We know that there was a solemn meaning in the various portions of the high priest's garments, and the words inscribed on his "holy crown" leave us in no doubt as to what it symbolized. He who appeared before the Majesty of Heaven to plead for Israel, and to offer the appointed sacrifices, must be holy unto the Lord. Yet how often must the weak, fallible high priest, have been humbled by the very dignity of his office, when he contrasted his own infirmity and sin with the spotless purity symbolized by his mitre!

With heavy heart must an Aaron or an Eli have bound that holy crown on their brows, when conscious of having fallen under the displeasure of the Most High! When we think of the sacred emblem being proudly worn by a Caiaphas, its being polluted by contact with that man of blood, our Lord's image of the "whited sepulchre" rises vividly before us; how fair, pure, holy, that which was without, while the dark mind within was festering corruption!

There was but one High priest who could appear before God in innate purity, "holy, harmless, undefiled, separate from sinners." It was He who wore on His bleeding temples the crown of thorns instead of the mitre; He who had HOLINESS TO THE LORD not borne aloft on His brow, but woven into every action of His life. What Aaron symbolized, that was the Lord Jesus Christ.
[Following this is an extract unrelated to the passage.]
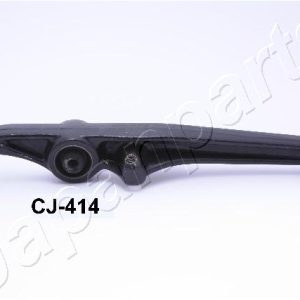Brat suspensie roata HONDA CIVIC IV Hatchback (EC, ED, EE, EF) 1.4 L (EC9) benzina 90 cai JAPANPARTS CJ-413L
Before Him, arrayed in the majesty of His spotless purity, every knee shall bow, earth's proudest kings shall fall down and adore Him. "Wherefore He is able also to save them to the uttermost that come unto God by Him, seeing He ever liveth to make intercession for them."

[XII.]

The High Priest's Mitre—Continued.

THE high priest's mitre affords to us another, and a very wide field for meditation.

Under the Jewish dispensation, the priesthood was confined to one tribe, and the sacred crown was worn by one man; but since the rending of the veil that shrouded the Holy of Holies, all Christ's servants, even the lowly woman, even the feeble child, become "a royal priesthood," as well as "a peculiar people." The "crown of life" is for those—for all those who love the Lord Jesus supremely. The song of the redeemed is a chorus of thanksgiving unto Him who "hath made us kings and priests unto God and His Father." Surely it is in allusion to the inscription upon Aaron's mitre that it is written of the blessed in the kingdom of Christ, "His name shall be in their foreheads," according to His own gracious promise, "I will write upon him the name of My God."

There is, even in this world, a sealing, a marking of the servants of Christ, which conveys an idea both of dignity and of consecration. Very remarkable is that passage in Ezekiel which records the vision granted to the seer of the mysterious One whose "likeness was as the appearance of fire;" and the six, each with a slaughter-weapon in his hand, who signify the ministers of God's vengeance: "The glory of the God of Israel was gone up from the cherub, whereupon He was, to the threshold of the house. And He called to the man clothed with linen . . . And the Lord said unto him, Go through the midst of the city, through the midst of Jerusalem, and set a mark upon the foreheads of the men that sigh and that cry for all the abominations that be done in the midst thereof. And to the others He said . . . Go ye after him through the city, and smite . . . but come not near any man upon whom is the mark." The ministers of wrath were to spare God's people, marked as those who in the midst of a sinful generation mourned for the general corruption, and by doing so, showed that they at least valued and desired "holiness unto the Lord."